▶ [Given entries]

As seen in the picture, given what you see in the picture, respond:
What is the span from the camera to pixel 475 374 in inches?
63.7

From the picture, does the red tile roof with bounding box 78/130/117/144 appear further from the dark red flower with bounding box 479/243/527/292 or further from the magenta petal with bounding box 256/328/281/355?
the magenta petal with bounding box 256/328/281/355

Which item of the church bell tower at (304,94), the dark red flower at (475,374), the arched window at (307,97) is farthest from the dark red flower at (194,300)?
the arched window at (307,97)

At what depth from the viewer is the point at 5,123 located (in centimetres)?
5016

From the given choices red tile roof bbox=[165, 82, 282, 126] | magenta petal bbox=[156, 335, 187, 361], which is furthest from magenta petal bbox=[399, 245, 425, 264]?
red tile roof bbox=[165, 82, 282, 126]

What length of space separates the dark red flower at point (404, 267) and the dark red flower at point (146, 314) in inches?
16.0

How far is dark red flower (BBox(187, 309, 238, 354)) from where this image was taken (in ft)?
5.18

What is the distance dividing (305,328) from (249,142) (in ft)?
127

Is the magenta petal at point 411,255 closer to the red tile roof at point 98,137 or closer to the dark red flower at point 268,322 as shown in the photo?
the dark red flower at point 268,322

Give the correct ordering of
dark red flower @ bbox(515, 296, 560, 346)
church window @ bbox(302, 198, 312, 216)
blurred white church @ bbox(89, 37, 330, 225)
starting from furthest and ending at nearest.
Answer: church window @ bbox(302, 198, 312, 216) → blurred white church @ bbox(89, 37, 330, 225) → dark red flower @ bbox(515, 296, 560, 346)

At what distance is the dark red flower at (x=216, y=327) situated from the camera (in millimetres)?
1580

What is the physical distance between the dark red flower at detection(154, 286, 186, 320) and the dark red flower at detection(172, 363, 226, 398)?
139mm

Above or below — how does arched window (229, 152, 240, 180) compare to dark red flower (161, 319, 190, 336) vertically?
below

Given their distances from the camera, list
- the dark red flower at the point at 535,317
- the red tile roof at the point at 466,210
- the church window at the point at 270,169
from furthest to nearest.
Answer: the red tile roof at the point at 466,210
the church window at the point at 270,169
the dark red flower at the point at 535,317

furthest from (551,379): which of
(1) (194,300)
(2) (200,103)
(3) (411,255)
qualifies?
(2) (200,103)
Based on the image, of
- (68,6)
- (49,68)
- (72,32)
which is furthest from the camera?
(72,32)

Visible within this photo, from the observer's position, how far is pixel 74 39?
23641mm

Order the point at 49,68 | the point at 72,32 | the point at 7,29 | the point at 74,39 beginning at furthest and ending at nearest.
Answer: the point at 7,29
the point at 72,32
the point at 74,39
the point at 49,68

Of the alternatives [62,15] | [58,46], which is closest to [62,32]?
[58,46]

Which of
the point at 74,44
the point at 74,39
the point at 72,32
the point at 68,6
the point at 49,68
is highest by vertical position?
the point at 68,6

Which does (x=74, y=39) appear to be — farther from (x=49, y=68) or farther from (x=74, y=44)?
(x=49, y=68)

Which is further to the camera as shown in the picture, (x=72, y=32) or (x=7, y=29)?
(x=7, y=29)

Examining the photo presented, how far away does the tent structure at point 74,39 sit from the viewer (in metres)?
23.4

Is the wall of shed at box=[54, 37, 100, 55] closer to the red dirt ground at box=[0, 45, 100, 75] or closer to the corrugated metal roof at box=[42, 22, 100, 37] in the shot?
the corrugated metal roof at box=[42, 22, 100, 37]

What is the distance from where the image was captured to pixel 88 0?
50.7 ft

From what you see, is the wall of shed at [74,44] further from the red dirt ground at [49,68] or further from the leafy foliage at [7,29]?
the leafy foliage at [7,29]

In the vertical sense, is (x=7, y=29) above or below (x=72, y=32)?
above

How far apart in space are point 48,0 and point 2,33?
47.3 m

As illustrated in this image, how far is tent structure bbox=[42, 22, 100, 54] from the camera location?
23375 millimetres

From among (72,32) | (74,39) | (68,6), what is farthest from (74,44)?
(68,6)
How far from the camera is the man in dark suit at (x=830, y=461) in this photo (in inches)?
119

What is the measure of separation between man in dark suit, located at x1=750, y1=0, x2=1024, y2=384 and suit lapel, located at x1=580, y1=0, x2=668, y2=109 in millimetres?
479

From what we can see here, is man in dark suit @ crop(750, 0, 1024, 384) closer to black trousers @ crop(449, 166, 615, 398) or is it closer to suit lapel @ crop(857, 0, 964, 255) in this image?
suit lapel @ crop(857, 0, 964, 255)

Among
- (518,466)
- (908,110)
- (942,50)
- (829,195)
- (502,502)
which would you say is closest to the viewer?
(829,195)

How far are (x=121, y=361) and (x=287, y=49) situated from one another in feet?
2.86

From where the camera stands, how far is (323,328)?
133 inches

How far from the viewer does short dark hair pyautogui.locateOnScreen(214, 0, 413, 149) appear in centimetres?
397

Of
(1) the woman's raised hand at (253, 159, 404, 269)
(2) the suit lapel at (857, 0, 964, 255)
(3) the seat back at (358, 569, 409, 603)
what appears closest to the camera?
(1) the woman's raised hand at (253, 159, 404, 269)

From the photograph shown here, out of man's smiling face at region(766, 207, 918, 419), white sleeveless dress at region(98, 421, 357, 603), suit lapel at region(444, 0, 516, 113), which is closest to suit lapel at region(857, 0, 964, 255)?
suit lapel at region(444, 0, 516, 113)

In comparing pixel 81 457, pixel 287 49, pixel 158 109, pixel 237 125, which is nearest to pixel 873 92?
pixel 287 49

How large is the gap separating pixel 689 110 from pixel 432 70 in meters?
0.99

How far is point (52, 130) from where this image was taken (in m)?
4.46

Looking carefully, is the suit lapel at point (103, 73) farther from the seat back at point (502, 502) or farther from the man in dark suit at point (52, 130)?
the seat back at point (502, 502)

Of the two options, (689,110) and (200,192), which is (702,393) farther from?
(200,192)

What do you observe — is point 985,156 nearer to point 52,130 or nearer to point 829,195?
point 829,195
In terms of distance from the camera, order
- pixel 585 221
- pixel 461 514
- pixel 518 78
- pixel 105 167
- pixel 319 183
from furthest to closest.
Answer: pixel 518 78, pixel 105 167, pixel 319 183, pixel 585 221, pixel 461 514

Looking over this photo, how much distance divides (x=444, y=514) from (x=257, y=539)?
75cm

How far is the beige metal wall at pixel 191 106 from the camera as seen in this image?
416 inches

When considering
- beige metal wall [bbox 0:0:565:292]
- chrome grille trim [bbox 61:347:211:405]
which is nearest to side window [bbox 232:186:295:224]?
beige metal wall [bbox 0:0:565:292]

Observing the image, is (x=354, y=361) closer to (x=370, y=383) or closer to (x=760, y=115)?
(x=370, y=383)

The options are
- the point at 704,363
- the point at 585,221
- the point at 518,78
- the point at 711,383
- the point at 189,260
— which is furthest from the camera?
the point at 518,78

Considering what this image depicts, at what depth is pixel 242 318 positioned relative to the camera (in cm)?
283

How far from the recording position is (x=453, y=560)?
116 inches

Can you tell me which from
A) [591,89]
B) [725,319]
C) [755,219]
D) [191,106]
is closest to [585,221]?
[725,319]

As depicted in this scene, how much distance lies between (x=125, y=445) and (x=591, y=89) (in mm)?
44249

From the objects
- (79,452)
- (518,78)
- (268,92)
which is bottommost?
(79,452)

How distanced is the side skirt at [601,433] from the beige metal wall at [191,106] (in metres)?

▶ [What needs to be done] Copy down the whole of the data above, matching it exactly.

▶ [Exercise output]
As seen in the picture, given what you see in the picture, respond:
What is the span from the camera to pixel 475 374 in inches?
63.7

From the picture, does the red tile roof with bounding box 78/130/117/144 appear further from the dark red flower with bounding box 479/243/527/292 or further from the magenta petal with bounding box 256/328/281/355?
the magenta petal with bounding box 256/328/281/355

Which item of the church bell tower at (304,94), the dark red flower at (475,374), the arched window at (307,97) is farthest from the dark red flower at (194,300)?
the arched window at (307,97)

At what depth from the viewer is the point at 5,123 located (in centimetres)?
5016

From the given choices red tile roof bbox=[165, 82, 282, 126] | magenta petal bbox=[156, 335, 187, 361], which is furthest from magenta petal bbox=[399, 245, 425, 264]?
red tile roof bbox=[165, 82, 282, 126]

What length of space separates the dark red flower at point (404, 267) and the dark red flower at point (146, 314) in inches?
16.0

How far is dark red flower (BBox(187, 309, 238, 354)) from where this image was taken (in ft)?
5.18

What is the distance dividing (305,328) from (249,142) (in ft)?
127

Is the magenta petal at point 411,255 closer to the red tile roof at point 98,137 or closer to the dark red flower at point 268,322 as shown in the photo?
the dark red flower at point 268,322

Give the correct ordering of
dark red flower @ bbox(515, 296, 560, 346)
church window @ bbox(302, 198, 312, 216)
blurred white church @ bbox(89, 37, 330, 225)
starting from furthest and ending at nearest.
Answer: church window @ bbox(302, 198, 312, 216) → blurred white church @ bbox(89, 37, 330, 225) → dark red flower @ bbox(515, 296, 560, 346)

At what distance is the dark red flower at (x=216, y=327) situated from the camera (in millimetres)?
1580

What is the physical distance between the dark red flower at detection(154, 286, 186, 320) and the dark red flower at detection(172, 363, 226, 398)?
139mm

Above or below — how does arched window (229, 152, 240, 180) compare to dark red flower (161, 319, 190, 336) vertically?
below

Given their distances from the camera, list
- the dark red flower at the point at 535,317
- the red tile roof at the point at 466,210
- the church window at the point at 270,169
from furthest to nearest.
Answer: the red tile roof at the point at 466,210
the church window at the point at 270,169
the dark red flower at the point at 535,317

furthest from (551,379): which of
(1) (194,300)
(2) (200,103)
(3) (411,255)
qualifies?
(2) (200,103)
Based on the image, of
- (68,6)
- (49,68)
- (72,32)
which is furthest from the camera?
(72,32)

Visible within this photo, from the observer's position, how far is pixel 74 39?
23641mm

Order the point at 49,68 | the point at 72,32 | the point at 7,29 | the point at 74,39 beginning at furthest and ending at nearest.
Answer: the point at 7,29
the point at 72,32
the point at 74,39
the point at 49,68

Of the alternatives [62,15] | [58,46], which is closest to [62,32]?
[58,46]

Which of
the point at 74,44
the point at 74,39
the point at 72,32
the point at 68,6
the point at 49,68
is highest by vertical position?
the point at 68,6

Which does (x=74, y=39) appear to be — farther from (x=49, y=68) or farther from (x=74, y=44)?
(x=49, y=68)

Which is further to the camera as shown in the picture, (x=72, y=32) or (x=7, y=29)?
(x=7, y=29)

Examining the photo presented, how far away does the tent structure at point 74,39 sit from the viewer (in metres)?
23.4

Is the wall of shed at box=[54, 37, 100, 55] closer to the red dirt ground at box=[0, 45, 100, 75] or closer to the corrugated metal roof at box=[42, 22, 100, 37] in the shot?
the corrugated metal roof at box=[42, 22, 100, 37]

What is the distance from where the image was captured to pixel 88 0?
50.7 ft

From what you see, is the wall of shed at [74,44] further from the red dirt ground at [49,68] or further from the leafy foliage at [7,29]?
the leafy foliage at [7,29]

In the vertical sense, is (x=7, y=29) above or below (x=72, y=32)?
above

How far apart in space are point 48,0 and point 2,33?
47.3 m

As illustrated in this image, how far is tent structure bbox=[42, 22, 100, 54] from the camera location?
23375 millimetres

From among (72,32) | (74,39) | (68,6), what is farthest from (74,44)?
(68,6)
How far from the camera is the man in dark suit at (x=830, y=461) in this photo (in inches)?
119

What is the measure of separation between man in dark suit, located at x1=750, y1=0, x2=1024, y2=384 and suit lapel, located at x1=580, y1=0, x2=668, y2=109 in millimetres?
479

From what we can see here, is man in dark suit @ crop(750, 0, 1024, 384) closer to black trousers @ crop(449, 166, 615, 398) or is it closer to suit lapel @ crop(857, 0, 964, 255) in this image?
suit lapel @ crop(857, 0, 964, 255)

Among
- (518,466)
- (908,110)
- (942,50)
- (829,195)
- (502,502)
which would you say is closest to the viewer?
(829,195)

How far are (x=121, y=361) and (x=287, y=49) situated from one another in feet?
2.86

From where the camera stands, how far is (323,328)?
133 inches

How far from the viewer does short dark hair pyautogui.locateOnScreen(214, 0, 413, 149) appear in centimetres?
397

Of
(1) the woman's raised hand at (253, 159, 404, 269)
(2) the suit lapel at (857, 0, 964, 255)
(3) the seat back at (358, 569, 409, 603)
what appears closest to the camera?
(1) the woman's raised hand at (253, 159, 404, 269)

From the photograph shown here, out of man's smiling face at region(766, 207, 918, 419), white sleeveless dress at region(98, 421, 357, 603), suit lapel at region(444, 0, 516, 113), which is closest to suit lapel at region(857, 0, 964, 255)?
suit lapel at region(444, 0, 516, 113)

In comparing pixel 81 457, pixel 287 49, pixel 158 109, pixel 237 125, which is nearest to pixel 873 92?
pixel 287 49

How large is the gap separating pixel 689 110 from pixel 432 70 in meters?
0.99

How far is point (52, 130) from where this image was taken (in m)?
4.46

Looking carefully, is the suit lapel at point (103, 73) farther from the seat back at point (502, 502) or farther from the man in dark suit at point (52, 130)?
the seat back at point (502, 502)

Of the two options, (689,110) and (200,192), which is (702,393) farther from?
(200,192)

What do you observe — is point 985,156 nearer to point 52,130 or nearer to point 829,195?
point 829,195
In terms of distance from the camera, order
- pixel 585 221
- pixel 461 514
- pixel 518 78
- pixel 105 167
- pixel 319 183
from furthest to closest.
Answer: pixel 518 78, pixel 105 167, pixel 319 183, pixel 585 221, pixel 461 514

Looking over this photo, how much distance divides (x=444, y=514) from (x=257, y=539)?
75cm

How far is the beige metal wall at pixel 191 106 from the camera as seen in this image?
416 inches

When considering
- beige metal wall [bbox 0:0:565:292]
- chrome grille trim [bbox 61:347:211:405]
which is nearest to side window [bbox 232:186:295:224]?
beige metal wall [bbox 0:0:565:292]

Observing the image, is (x=354, y=361) closer to (x=370, y=383) or closer to (x=760, y=115)?
(x=370, y=383)

The options are
- the point at 704,363
- the point at 585,221
- the point at 518,78
- the point at 711,383
- the point at 189,260
— which is furthest from the camera?
the point at 518,78

Considering what this image depicts, at what depth is pixel 242 318 positioned relative to the camera (in cm)?
283

How far from the recording position is (x=453, y=560)?
116 inches

Can you tell me which from
A) [591,89]
B) [725,319]
C) [755,219]
D) [191,106]
is closest to [585,221]?
[725,319]

As depicted in this scene, how much distance lies between (x=125, y=445) and (x=591, y=89) (in mm)?
44249

From the objects
- (79,452)
- (518,78)
- (268,92)
which is bottommost?
(79,452)

How distanced is the side skirt at [601,433] from the beige metal wall at [191,106] (in metres)?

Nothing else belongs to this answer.